§ **Exercise prompt**
Copy out the listing below so that each line matches exactly.

****************************************

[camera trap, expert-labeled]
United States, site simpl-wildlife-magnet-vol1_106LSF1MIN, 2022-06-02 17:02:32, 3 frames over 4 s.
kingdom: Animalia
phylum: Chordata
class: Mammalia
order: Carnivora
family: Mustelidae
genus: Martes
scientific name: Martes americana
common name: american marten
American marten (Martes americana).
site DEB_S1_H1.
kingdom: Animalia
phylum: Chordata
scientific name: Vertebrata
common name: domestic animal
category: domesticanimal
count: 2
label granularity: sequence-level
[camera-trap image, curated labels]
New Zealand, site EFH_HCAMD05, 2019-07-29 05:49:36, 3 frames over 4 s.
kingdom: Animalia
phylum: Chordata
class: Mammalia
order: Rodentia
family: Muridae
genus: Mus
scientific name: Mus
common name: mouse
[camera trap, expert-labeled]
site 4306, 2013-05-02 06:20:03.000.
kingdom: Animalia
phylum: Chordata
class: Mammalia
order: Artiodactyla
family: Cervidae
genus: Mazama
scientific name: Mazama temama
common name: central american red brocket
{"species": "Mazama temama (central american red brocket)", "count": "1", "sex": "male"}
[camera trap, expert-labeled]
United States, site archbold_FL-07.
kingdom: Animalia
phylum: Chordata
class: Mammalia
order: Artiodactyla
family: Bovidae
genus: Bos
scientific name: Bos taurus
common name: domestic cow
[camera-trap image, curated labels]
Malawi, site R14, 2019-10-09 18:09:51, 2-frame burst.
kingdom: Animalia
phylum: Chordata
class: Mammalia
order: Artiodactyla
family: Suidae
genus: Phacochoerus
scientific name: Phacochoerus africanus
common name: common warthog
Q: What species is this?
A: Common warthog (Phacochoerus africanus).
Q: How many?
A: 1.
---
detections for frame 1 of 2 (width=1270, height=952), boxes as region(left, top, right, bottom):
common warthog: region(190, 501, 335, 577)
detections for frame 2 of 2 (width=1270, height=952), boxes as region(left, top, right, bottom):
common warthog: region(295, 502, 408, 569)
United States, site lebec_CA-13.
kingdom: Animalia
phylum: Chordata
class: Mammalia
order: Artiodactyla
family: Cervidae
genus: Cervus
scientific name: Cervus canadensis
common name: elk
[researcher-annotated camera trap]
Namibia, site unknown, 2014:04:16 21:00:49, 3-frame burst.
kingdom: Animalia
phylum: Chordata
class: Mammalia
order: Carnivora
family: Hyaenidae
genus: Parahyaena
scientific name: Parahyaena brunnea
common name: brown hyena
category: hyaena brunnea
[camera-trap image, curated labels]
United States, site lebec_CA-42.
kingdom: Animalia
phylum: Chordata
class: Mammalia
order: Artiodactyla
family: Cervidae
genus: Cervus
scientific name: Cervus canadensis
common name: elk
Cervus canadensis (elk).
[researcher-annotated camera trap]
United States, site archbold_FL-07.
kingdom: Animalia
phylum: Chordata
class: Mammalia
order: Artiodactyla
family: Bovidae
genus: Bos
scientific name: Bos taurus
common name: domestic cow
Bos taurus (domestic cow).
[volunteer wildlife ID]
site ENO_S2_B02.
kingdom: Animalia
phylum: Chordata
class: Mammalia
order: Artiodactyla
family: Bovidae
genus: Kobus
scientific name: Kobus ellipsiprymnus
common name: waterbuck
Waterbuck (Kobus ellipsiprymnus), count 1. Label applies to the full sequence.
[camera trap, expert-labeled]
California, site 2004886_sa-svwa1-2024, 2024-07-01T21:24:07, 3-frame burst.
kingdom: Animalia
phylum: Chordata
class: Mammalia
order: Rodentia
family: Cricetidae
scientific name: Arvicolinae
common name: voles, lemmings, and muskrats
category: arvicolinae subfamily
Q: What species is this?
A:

****************************************

§ **Output**
[camera trap, expert-labeled]
United States, site simpl-wildlife-magnet-vol1_106LSF1MIN, 2022-06-02 17:02:32, 3 frames over 4 s.
kingdom: Animalia
phylum: Chordata
class: Mammalia
order: Carnivora
family: Mustelidae
genus: Martes
scientific name: Martes americana
common name: american marten
American marten (Martes americana).
site DEB_S1_H1.
kingdom: Animalia
phylum: Chordata
scientific name: Vertebrata
common name: domestic animal
category: domesticanimal
count: 2
label granularity: sequence-level
[camera-trap image, curated labels]
New Zealand, site EFH_HCAMD05, 2019-07-29 05:49:36, 3 frames over 4 s.
kingdom: Animalia
phylum: Chordata
class: Mammalia
order: Rodentia
family: Muridae
genus: Mus
scientific name: Mus
common name: mouse
[camera trap, expert-labeled]
site 4306, 2013-05-02 06:20:03.000.
kingdom: Animalia
phylum: Chordata
class: Mammalia
order: Artiodactyla
family: Cervidae
genus: Mazama
scientific name: Mazama temama
common name: central american red brocket
{"species": "Mazama temama (central american red brocket)", "count": "1", "sex": "male"}
[camera trap, expert-labeled]
United States, site archbold_FL-07.
kingdom: Animalia
phylum: Chordata
class: Mammalia
order: Artiodactyla
family: Bovidae
genus: Bos
scientific name: Bos taurus
common name: domestic cow
[camera-trap image, curated labels]
Malawi, site R14, 2019-10-09 18:09:51, 2-frame burst.
kingdom: Animalia
phylum: Chordata
class: Mammalia
order: Artiodactyla
family: Suidae
genus: Phacochoerus
scientific name: Phacochoerus africanus
common name: common warthog
Q: What species is this?
A: Common warthog (Phacochoerus africanus).
Q: How many?
A: 1.
---
detections for frame 1 of 2 (width=1270, height=952), boxes as region(left, top, right, bottom):
common warthog: region(190, 501, 335, 577)
detections for frame 2 of 2 (width=1270, height=952), boxes as region(left, top, right, bottom):
common warthog: region(295, 502, 408, 569)
United States, site lebec_CA-13.
kingdom: Animalia
phylum: Chordata
class: Mammalia
order: Artiodactyla
family: Cervidae
genus: Cervus
scientific name: Cervus canadensis
common name: elk
[researcher-annotated camera trap]
Namibia, site unknown, 2014:04:16 21:00:49, 3-frame burst.
kingdom: Animalia
phylum: Chordata
class: Mammalia
order: Carnivora
family: Hyaenidae
genus: Parahyaena
scientific name: Parahyaena brunnea
common name: brown hyena
category: hyaena brunnea
[camera-trap image, curated labels]
United States, site lebec_CA-42.
kingdom: Animalia
phylum: Chordata
class: Mammalia
order: Artiodactyla
family: Cervidae
genus: Cervus
scientific name: Cervus canadensis
common name: elk
Cervus canadensis (elk).
[researcher-annotated camera trap]
United States, site archbold_FL-07.
kingdom: Animalia
phylum: Chordata
class: Mammalia
order: Artiodactyla
family: Bovidae
genus: Bos
scientific name: Bos taurus
common name: domestic cow
Bos taurus (domestic cow).
[volunteer wildlife ID]
site ENO_S2_B02.
kingdom: Animalia
phylum: Chordata
class: Mammalia
order: Artiodactyla
family: Bovidae
genus: Kobus
scientific name: Kobus ellipsiprymnus
common name: waterbuck
Waterbuck (Kobus ellipsiprymnus), count 1. Label applies to the full sequence.
[camera trap, expert-labeled]
California, site 2004886_sa-svwa1-2024, 2024-07-01T21:24:07, 3-frame burst.
kingdom: Animalia
phylum: Chordata
class: Mammalia
order: Rodentia
family: Cricetidae
scientific name: Arvicolinae
common name: voles, lemmings, and muskrats
category: arvicolinae subfamily
Q: What species is this?
A:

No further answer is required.